How about the fact that great art should cause an emotional reaction?
That this is a good thing?
That this called growth and it only happens with some turmoil

It’ll start with classical books, but, really, it’s all books. Books are dangerous, they have dangerous ideas in them, sometimes they make you unhappy.

Better to watch a movie. Major movies cost $100s of millions to make, and who’s going to take a chance with that kind of money at risk? Best to just make something safe, something that will ‘offend’ no one.

“You don’t have to burn books to destroy a culture. You just have to get people to stop reading them.” –

“A book is a loaded gun in the house next door. Burn it. Take the shot from the weapon.”

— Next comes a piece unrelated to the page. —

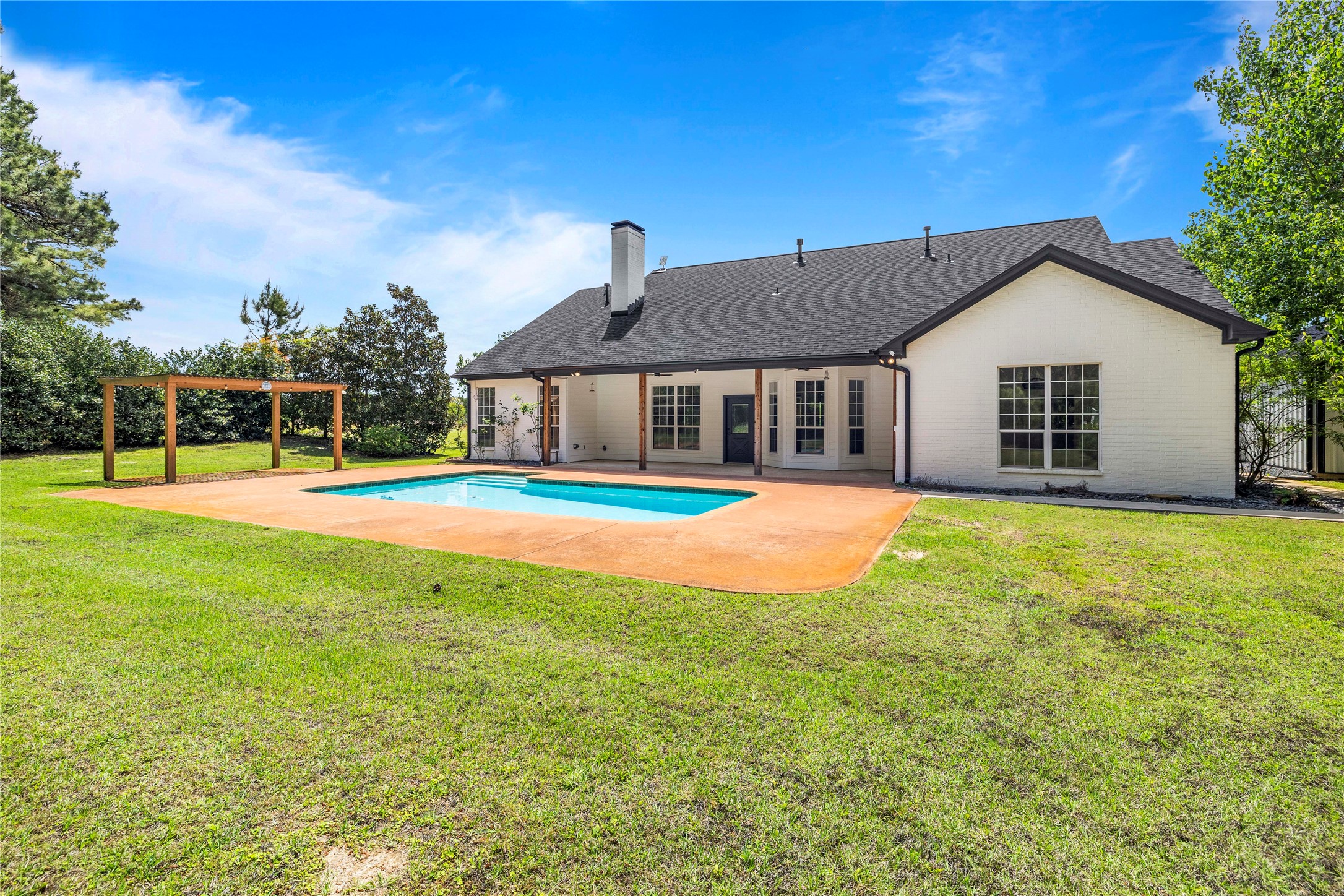 3570 Cr 3601 Bullard TX 75757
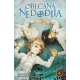 Obećana nedođija 4 - 9788652157198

“School is shortened, discipline relaxed, philosophies, histories, languages dropped, English and spelling
gradually neglected, finally almost completely ignored. Life is immediate …”

“Don’t step on the toes of the dog-lovers, the cat-lovers, doctors, lawyers, merchants, chiefs, Mormons, Baptists, Unitarians, second-generation Chinese, Swedes, Italians, Germans, Texans, Brooklynites, Irishmen, people from Oregon or Mexico. The people in this book, this play, this TV serial are not meant to represent any actual painters, cartographers, mechanics anywhere.

The bigger your market . . . the less you handle controversy, remember that! All the minor minorities with their navels to be kept clean. Authors, full of evil thoughts, lock up your typewriters. They did. Magazines
became a nice blend of vanilla tapioca. Books, so the damned snobbish critics said, were dishwater. No wonder books stopped selling, the critics said.”

Ray Bradbury (or some of his characters) on books.